Denic and Harper’s project fits into one of the “challenge” areas issued by Astellas. The company invited Harvard professors to propose projects investigating autophagy, the process of breaking down and recycling old cell parts, and its role in cell homeostasis. Denic, Harper, and their labs will study how autophagy plays out in neurons.
“Support from the Harvard-Astellas research alliance gives us a wonderful opportunity to test an emerging mechanistic paradigm in autophagy using a neuronal in vitro system that combines experimental reductionism with potential to uncover new therapeutic approaches for staving off neurodegeneration,” Denic says.
As long-lived cells, neurons especially need to prevent damaged organelles from gumming up the works. Autophagy is one of neurons’ main tools for doing so, but biologists aren’t sure whether autophagy occurs at a constant, steady pace, or whether it occurs in quicker bursts when needed.

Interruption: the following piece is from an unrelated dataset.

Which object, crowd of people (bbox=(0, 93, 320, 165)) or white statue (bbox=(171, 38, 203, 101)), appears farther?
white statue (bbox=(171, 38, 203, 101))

“Basal autophagy is thought to protect neurons from premature degeneration by slow-and-steady recycling of bulk cytoplasmic material,” Denic explains. “While such a ‘better safe than sorry’ mechanism is possible in principle, the proposed work will test an alternative – ‘destruction on demand”- hypothesis, which predicts that ‘basal’ autophagy is the sum product of many specific but rare damage events that are recognized by a class of proteins known as autophagy receptors.”
“I can’t help but think that my growing personal interest in studying the process of autophagy in neurons has been influenced by a species of intellectual osmosis from my neurobiology colleagues,” he adds. “Maybe one day this diehard yeast cell biologist will even be able to say without irony ‘the awesome power of neurons.’”
Denic says that he is grateful to the research alliance and the Harvard Office of Technology Development for making this scientific inquiry possible. “This proposed work would also not be possible without the generous exchange of ideas and expertise with Wade Harper’s lab at HMS over the years, as well as Harvard OTD’s commitment to making the Cam-Bo science ecosystem a fertile ground for academic-industry collaborations.”
Congratulations to Professor Denic and Professor Harper!